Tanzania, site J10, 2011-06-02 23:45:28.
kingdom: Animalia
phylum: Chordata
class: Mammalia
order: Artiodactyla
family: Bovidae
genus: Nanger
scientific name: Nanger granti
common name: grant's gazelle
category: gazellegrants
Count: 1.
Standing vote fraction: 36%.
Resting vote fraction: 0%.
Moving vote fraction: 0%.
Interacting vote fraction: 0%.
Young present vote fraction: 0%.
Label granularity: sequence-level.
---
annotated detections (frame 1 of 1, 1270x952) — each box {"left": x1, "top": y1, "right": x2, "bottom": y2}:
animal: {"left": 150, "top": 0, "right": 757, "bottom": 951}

_ _ _

Task: Write out exactly the lines from the line with "Resting vote fraction: 0%." to the close of the listing above, including both of those lines.

Solution to this task:
Resting vote fraction: 0%.
Moving vote fraction: 0%.
Interacting vote fraction: 0%.
Young present vote fraction: 0%.
Label granularity: sequence-level.
---
annotated detections (frame 1 of 1, 1270x952) — each box {"left": x1, "top": y1, "right": x2, "bottom": y2}:
animal: {"left": 150, "top": 0, "right": 757, "bottom": 951}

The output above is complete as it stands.